Work order 1
Please reproduce the passage on venous leg ulcer healing word for word, starting with "The geko™ device was also" and going on through "of the treatment.".
Work order 2
Write what follows the final sentence of the passage on venous leg ulcer healing, carrying it forward from that point.

Source passage
◇ ◇ ◇ ◇
The financial burden of non-healing wounds on hard pressed healthcare systems is also huge, higher than for cancer and cardiovascular disease. The annual NHS cost to manage wounds is £8.3 billion annually, £5.6 billion of which is the management of wounds that fail to heal4. VLUs affect one in 500 adults in the UK and cost the NHS over £2 billion annually2,– a number that is set to rise5.

About the RCT

The study, a multi-centre self-controlled trial, randomised patients with hard-to-heal VLUs, each acting as their own control. The primary endpoint was a comparison of the rate of wound margin advance (WMA), a powerful predictor of wound healing, during a four-week treatment period where the geko™ device was worn for 12 hours per day alongside SoC, compared to WMA during a four-week period where the patient received SoC only.

The study results show that adding the geko™ device alongside SoC, led to a statistically significant two-fold acceleration in the rate of VLU healing (p=0.016), as measured by WMA compared to a 4-week period of compression alone. Analysis of the percentage area reduction (PAR) also showed a two-fold acceleration in the rate of healing (p=0.011), in contrast to compression alone, which maintained the same rate of healing throughout the run-in and treatment phases of the study1.

The geko™ device was also reported as well tolerated with 94 percent patient concordance1. Patients receiving the geko™ device reported better outcomes in pain reduction, plausibly reflected in the accelerated reduction in wound size1and were also more likely to heal completely at the 12-weeks follow-up, than those randomised to SoC alone1. It is also worth noting the study continued throughout the pandemic, despite new COVID-19 protocols, indicating the ease and simplicity of the treatment.
◇ ◇ ◇ ◇
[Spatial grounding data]

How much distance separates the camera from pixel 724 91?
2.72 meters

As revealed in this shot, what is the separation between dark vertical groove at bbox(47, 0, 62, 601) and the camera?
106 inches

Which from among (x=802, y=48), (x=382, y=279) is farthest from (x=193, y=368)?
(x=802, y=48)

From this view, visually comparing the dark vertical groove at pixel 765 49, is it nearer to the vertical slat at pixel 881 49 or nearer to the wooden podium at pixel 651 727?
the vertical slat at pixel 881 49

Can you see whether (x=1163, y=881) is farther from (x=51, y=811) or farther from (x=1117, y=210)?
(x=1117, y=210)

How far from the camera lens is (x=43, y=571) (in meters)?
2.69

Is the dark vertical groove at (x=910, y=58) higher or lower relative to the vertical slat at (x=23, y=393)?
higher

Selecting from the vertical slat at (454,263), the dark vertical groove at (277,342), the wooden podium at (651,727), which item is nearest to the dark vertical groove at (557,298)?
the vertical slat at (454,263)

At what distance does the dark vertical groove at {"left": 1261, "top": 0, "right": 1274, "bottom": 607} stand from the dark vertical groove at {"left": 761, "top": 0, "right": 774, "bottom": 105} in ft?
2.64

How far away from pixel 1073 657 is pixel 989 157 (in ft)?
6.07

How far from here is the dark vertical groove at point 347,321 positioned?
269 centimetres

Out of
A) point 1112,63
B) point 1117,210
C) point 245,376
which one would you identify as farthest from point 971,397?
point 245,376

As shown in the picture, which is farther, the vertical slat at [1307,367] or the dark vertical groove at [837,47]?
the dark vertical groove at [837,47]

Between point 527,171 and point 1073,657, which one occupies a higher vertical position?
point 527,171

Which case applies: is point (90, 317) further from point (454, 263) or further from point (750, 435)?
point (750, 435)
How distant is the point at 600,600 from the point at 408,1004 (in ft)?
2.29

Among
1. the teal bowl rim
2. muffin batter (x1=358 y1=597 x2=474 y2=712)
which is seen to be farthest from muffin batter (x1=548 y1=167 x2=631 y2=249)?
◇ ◇ ◇ ◇
Output 1
The geko™ device was also reported as well tolerated with 94 percent patient concordance1. Patients receiving the geko™ device reported better outcomes in pain reduction, plausibly reflected in the accelerated reduction in wound size1and were also more likely to heal completely at the 12-weeks follow-up, than those randomised to SoC alone1. It is also worth noting the study continued throughout the pandemic, despite new COVID-19 protocols, indicating the ease and simplicity of the treatment.

Output 2
A hallmark of the study is the WMA and PAR metrics that allowed a self-controlled study model to distinguish between the relative efficacies of the treatment regimens more rapidly, with greater sensitivity and with fewer subjects than a conventional RCT cohort model. RCTs using complete healing as the endpoint are seldom powered to be successful, owing to patient clinical diversity under a study7. We believe the trial can be considered as a landmark study with its unparalleled effect size for a medical device.

The outstanding results are also pivotal to placing this much anticipated data into the hands of our fast-expanding network of UK tissue viability nurses (TVNs) and international wound care specialists, eager to embrace a transformative innovation that is able to increase the rate of healing.

Ideal for home use and easy to fit, the geko™ device provides a seamless addition to the current VLU pathway, empowering patients to both self-care, without disruption to daily routines, and to share-their-care with family members and healthcare professionals – reinforced by the high concordance rate of 94 percent reported in the study.

You can read the full RCT in the International Wound Journal here.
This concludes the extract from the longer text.